Het probleem met legacy-applicaties is dus geen kwestie van Cobol, maar van programma-ontwerp. Het is onafhankelijk van de taal. C-programma’s zijn eenvoudigweg niet zo erg aangetast als Cobol-programma’s doordat er niet zoveel van zijn en doordat ze relatief kort geleden geschreven zijn met viercijferige datumvelden, terwijl sommige Cobol-programma’s al tientallen jaren oud zijn. Omdat C vergeleken met Cobol een syntactisch zwakke taal is (voor transactiesystemen dan), is het een goede zaak dat er zo weinig legacy-programma’s van bestaan. Anders zou het probleem nog veel moeilijker op te lossen zijn. Het feit dat legacy-systemen in Cobol nog zijn aan te passen, is in feite al een bewijs voor de superioriteit van deze taal.
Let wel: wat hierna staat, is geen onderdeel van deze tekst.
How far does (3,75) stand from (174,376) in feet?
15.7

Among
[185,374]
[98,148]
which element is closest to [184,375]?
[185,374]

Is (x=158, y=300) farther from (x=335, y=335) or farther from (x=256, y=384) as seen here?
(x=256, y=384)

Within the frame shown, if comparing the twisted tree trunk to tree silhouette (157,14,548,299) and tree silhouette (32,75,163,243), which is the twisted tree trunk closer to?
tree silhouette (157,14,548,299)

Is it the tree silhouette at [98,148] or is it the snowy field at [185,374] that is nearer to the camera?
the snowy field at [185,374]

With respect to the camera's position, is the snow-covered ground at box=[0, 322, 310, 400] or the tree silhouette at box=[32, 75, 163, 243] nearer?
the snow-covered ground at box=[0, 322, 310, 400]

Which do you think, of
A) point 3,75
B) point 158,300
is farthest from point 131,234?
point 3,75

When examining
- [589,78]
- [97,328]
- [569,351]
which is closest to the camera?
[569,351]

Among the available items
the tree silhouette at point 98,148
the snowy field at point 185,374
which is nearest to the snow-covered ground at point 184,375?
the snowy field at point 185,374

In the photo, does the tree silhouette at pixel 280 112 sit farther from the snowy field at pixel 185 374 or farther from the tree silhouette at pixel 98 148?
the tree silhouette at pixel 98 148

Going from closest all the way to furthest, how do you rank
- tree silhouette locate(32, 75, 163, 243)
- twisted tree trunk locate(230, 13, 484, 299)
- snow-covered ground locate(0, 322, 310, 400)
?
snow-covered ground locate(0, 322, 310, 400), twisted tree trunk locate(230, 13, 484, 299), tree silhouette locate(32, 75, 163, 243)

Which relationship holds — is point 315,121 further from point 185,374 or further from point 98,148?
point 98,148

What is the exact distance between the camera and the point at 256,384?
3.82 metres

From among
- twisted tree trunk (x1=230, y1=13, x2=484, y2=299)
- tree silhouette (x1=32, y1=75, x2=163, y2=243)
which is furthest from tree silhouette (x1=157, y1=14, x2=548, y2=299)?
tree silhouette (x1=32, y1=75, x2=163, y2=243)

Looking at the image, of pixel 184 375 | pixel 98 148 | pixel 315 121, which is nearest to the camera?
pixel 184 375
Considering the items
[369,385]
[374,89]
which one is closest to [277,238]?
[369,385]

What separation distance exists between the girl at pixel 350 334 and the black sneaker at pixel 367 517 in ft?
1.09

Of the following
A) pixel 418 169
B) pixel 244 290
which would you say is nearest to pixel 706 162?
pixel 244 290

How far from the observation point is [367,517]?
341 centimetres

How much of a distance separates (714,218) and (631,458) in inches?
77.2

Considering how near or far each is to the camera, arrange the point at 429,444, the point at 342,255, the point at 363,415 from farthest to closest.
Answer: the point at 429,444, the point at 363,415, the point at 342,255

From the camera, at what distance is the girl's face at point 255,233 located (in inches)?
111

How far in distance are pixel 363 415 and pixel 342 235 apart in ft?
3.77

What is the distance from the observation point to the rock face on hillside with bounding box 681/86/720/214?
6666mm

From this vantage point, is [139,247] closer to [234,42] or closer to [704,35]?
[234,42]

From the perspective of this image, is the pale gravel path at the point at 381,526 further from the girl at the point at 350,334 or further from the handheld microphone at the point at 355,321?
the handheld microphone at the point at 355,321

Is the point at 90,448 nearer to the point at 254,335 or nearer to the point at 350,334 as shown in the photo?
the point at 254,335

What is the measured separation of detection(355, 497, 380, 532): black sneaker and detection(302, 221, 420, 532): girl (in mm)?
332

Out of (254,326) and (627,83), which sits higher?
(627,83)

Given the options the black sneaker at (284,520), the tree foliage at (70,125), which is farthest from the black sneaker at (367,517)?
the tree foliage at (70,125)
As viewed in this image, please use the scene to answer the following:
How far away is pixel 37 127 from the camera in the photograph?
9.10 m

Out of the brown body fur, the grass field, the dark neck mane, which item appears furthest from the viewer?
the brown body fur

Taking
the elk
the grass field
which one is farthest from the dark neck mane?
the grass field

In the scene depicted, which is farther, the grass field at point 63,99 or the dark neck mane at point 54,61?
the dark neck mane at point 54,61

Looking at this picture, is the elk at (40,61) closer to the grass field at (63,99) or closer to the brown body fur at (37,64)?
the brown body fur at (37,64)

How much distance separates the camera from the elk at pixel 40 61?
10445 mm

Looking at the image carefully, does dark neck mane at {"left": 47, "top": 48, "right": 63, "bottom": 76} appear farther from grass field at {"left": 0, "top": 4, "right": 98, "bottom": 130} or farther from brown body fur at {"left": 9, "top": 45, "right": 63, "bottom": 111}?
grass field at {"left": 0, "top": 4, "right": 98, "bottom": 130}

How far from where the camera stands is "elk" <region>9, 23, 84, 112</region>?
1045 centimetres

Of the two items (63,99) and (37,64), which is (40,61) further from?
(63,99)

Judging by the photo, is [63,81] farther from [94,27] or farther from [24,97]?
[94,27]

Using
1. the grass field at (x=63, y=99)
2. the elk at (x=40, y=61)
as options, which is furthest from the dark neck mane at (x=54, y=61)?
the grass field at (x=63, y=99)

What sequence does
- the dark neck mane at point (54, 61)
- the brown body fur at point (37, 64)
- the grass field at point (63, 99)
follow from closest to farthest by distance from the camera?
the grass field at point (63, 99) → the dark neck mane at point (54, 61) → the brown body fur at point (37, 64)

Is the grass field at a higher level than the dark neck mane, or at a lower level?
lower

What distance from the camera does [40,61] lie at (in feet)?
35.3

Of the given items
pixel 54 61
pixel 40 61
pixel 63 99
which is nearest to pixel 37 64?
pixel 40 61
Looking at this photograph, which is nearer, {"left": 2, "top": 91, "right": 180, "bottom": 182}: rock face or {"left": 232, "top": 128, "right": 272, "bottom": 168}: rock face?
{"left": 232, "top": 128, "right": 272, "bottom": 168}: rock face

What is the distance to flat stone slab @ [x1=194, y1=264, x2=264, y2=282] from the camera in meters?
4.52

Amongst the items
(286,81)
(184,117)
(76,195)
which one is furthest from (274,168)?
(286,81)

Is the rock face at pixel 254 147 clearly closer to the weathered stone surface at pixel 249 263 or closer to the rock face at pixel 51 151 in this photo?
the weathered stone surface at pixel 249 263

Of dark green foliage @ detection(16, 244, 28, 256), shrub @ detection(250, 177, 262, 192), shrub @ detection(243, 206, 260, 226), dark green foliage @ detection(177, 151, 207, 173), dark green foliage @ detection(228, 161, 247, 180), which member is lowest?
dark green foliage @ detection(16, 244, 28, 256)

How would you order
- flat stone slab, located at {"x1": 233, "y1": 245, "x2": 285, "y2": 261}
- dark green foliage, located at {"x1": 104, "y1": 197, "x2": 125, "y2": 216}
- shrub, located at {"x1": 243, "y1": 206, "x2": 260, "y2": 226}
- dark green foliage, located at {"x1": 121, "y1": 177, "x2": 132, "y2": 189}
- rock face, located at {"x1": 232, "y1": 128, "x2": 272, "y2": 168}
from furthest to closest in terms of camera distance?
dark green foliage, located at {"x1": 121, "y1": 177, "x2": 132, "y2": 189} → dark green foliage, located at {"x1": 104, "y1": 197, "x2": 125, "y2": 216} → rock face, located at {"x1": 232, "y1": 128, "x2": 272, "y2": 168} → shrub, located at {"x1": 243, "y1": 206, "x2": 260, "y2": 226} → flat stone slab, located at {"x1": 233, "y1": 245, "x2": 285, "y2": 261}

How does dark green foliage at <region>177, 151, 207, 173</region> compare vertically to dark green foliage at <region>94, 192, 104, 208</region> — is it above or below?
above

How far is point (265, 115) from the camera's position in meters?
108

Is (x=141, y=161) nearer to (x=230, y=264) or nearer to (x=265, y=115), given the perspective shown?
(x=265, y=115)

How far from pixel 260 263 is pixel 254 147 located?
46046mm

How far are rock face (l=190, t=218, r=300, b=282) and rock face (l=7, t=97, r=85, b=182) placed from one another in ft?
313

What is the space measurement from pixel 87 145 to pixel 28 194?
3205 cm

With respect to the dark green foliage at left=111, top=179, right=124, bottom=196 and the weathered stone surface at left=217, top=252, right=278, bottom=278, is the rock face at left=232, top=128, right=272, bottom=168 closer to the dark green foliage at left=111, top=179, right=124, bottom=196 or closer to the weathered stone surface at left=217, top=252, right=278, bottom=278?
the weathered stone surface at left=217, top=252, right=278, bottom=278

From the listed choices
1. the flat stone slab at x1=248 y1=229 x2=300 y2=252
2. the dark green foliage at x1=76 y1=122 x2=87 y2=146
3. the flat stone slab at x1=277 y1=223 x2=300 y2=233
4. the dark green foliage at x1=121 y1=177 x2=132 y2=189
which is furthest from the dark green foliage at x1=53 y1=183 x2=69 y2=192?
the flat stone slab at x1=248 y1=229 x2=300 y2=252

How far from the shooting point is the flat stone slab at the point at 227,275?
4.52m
Het is moeilijk in te schatten welke invloed Cobol heeft gehad op de levensduur van – vooral de grotere – applicaties. Toen hij dertig jaar geleden werd geïntroduceerd was hij de helderste taal die er bestond, en dat is nog steeds zo. Juist hierdoor werden Cobol-programma’s steeds verder uitgebreid en gewijzigd. Achteraf bezien is dat een vergissing geweest, omdat de bedrijfsfuncties zich verder hebben ontwikkeld en er al veel eerder totaal nieuwe applicaties ingevoerd hadden moeten worden. Alleen belangrijke architecturale veranderingen als relationele databases of client/server-systemen hebben geleid tot echt nieuwe applicaties. De technologie heeft teveel invloed gehad, zakelijk denken te weinig. Het is echter te gemakkelijk om de overcomplexiteit van veel legacy-applicaties aan Cobol te wijten. De echte oorzaak van het probleem zijn de systeemontwerpers.
Er zijn een paar serieuze tools op de markt die ondersteuning kunnen bieden bij het analyseren en corrigeren van Cobol-code. Hetzelfde geldt in mindere mate voor andere talen, zoals PL/1, RPG en 4GL’s. Dat is te danken aan het feit dat de meeste legacy-applicaties in Cobol geschreven zijn, waardoor dat de grootste markt is. In alle gevallen zijn er, onafhankelijk van de taal, ook testtools nodig. Gelooft u de claims van de leverancier van uw pakketten dat al uw utiliteiten en operationele systemen in orde zijn, of zou u ze toch liever eens testen?
De meeste ‘jaar 2000’-zorgen concentreren zich op grote applicaties, vandaar de nadruk op Cobol. Zijn de kleine zakelijke systemen en afdelingsapplicaties echter wel betrouwbaar? Over het algemeen zijn ze nieuwer en zouden ze geschreven moeten zijn met een viercijferige jaarrepresentatie. Hier domineren echter de onleesbare talen, zoals C en Visualbasic. Die zouden vrij moeten zijn van ‘jaar 2000′-problemen, maar als dat niet zo is, zal de reparatie veel lastiger zijn dan bij Cobol-programma’s. De leesbaarheid van Cobol-programma’s is in jongere talen opgeofferd aan slimheid.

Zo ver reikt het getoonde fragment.